Profile: Timbuktu
Historic Malian town has long been target of Tuareg rebels fighting to carve out a desert homeland.
Timbuktu is probably one of the most famous cities in Africa, with an easily recognisable name that almost everyone has heard of. However, few know where it is or why it is famous.
Timbuktu is thought to have been founded near the end of the 5th century, according to UNESCO, the UN cultural agency that lists the ancient city among its top heritage sites.
The city is situated in the West African state of Mali, 15km north of the River Niger and on the southern edge of Sahara Desert. It is the major city in the Timbuktu region, one of eight administrative regions of Mali.
Timbuktu was known as the intellectual centre for the propagation of Islamic teachings throughout Africa in the 15th and 16th centuries and it is single most powerful and long-lasting contribution to Islamic and world civilization is scholarship.
It is famous for its prestigious Quranic Sankore University and madrasas.
But the city and its people became victim to decay and decline from the 17th century and Timbuktu became a by-word for nowhere in particular.
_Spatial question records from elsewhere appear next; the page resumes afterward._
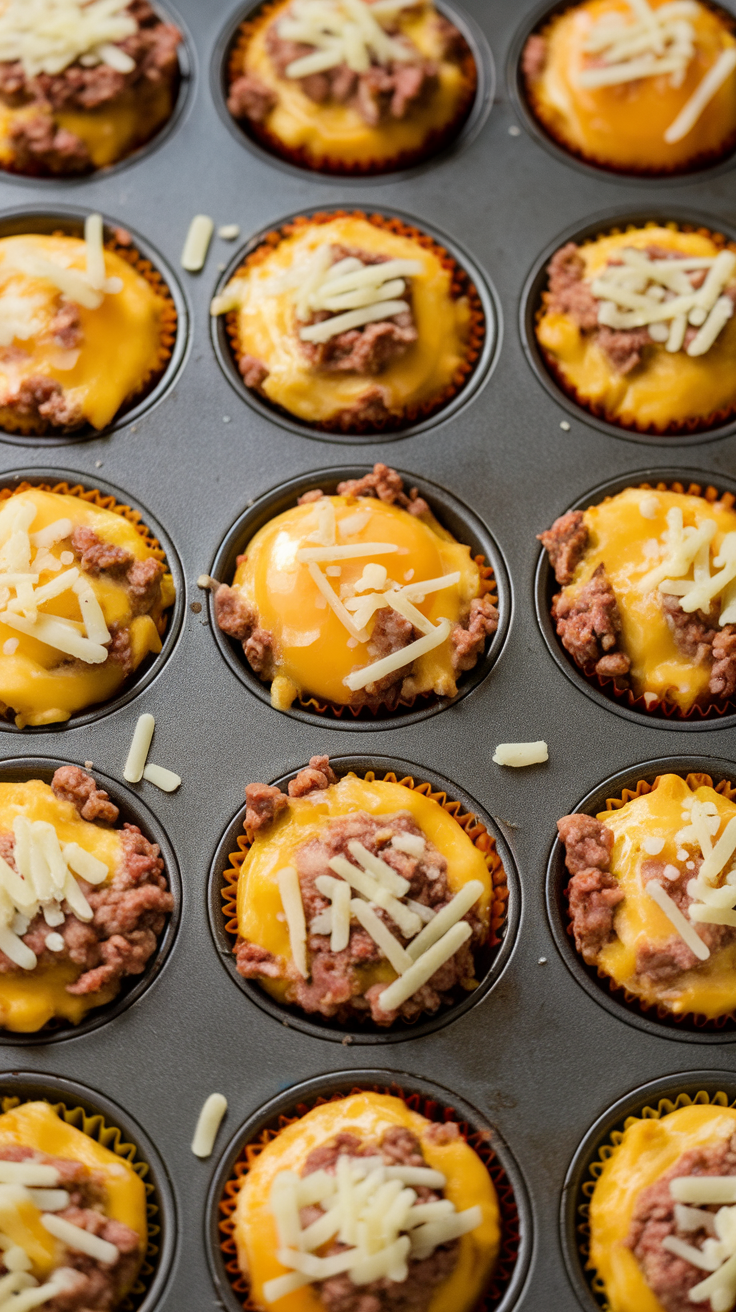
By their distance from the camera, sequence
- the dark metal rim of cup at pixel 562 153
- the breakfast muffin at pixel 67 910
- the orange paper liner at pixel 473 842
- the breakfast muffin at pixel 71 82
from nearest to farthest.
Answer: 1. the breakfast muffin at pixel 67 910
2. the orange paper liner at pixel 473 842
3. the breakfast muffin at pixel 71 82
4. the dark metal rim of cup at pixel 562 153

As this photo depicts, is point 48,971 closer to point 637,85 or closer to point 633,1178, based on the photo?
point 633,1178

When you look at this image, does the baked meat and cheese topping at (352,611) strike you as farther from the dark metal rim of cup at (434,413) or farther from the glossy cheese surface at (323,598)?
the dark metal rim of cup at (434,413)

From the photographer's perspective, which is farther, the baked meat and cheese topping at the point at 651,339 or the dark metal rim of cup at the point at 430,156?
the dark metal rim of cup at the point at 430,156

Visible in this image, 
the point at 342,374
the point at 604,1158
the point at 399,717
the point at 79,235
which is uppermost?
the point at 79,235

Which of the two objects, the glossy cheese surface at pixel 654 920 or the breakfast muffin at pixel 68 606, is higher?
the breakfast muffin at pixel 68 606

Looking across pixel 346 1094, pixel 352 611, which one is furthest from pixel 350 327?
pixel 346 1094

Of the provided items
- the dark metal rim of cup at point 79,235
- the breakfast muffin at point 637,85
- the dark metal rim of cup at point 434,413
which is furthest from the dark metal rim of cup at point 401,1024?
the breakfast muffin at point 637,85
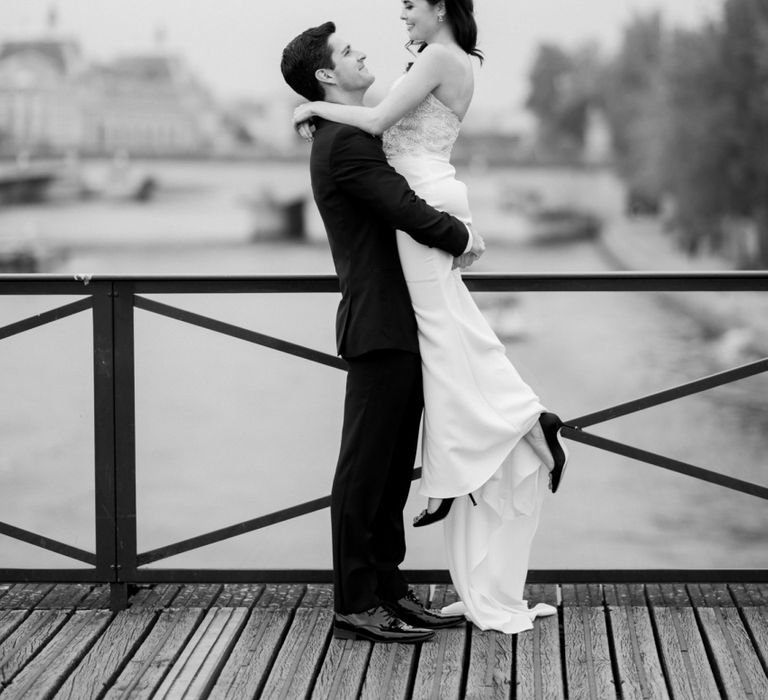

Timbuktu’s founders were a group of Imakcharen Tuaregs who, having wandered 250km south of their base, established a temporary camp guarded by an old woman named Buktu.
Gradually, Timbuktu, which means the place of Buktu, became a small sedentary village at the crossroads of several trade routes.
Early on, the city attracted travellers from far-away countries.
It became a magnet for scholars, engineers and architects from various regions in Africa who exchanged ideas in the intellectual and religious centre.
Timbuktu is home to the great mosques of Djingareyber and Sankore. It boasts numerous schools attended by some 25,000 students, according to UNESCO.
Although the mosques of El-Hena, Kalidi and Algoudour Djingareye have been pulled down, three essential landmarks – the mosques of Djingareyber, Sankore and Sidi Yahia – still stand as testimony to the grandeur of Timbuktu.
UNESCO says the mosque of Djingareyber was built by the sultan Kankan Moussa after his return in 1325 from a pilgrimage to Mecca. Between 1570 and 1583 the Qadi of Timbuktu, Imam Al Aqib, had it reconstructed and enlarged, adding the whole southern part and the wall enclosing the graveyard situated to the west.
The central minaret dominates the town and is the most visible landmark of the urban landscape. A smaller minaret on the eastern facade completes the profile of the Great Mosque which has three inner courtyards.
Like Djingareyber, the Mosque of Sankore, built during the Mandingue period, was restored by the Imam Al Aqib between 1578 and 1582.
He had the sanctuary demolished and rebuilt according to the measurements of the Kaaba at Mecca, which he had taken with a rope during his pilgrimage.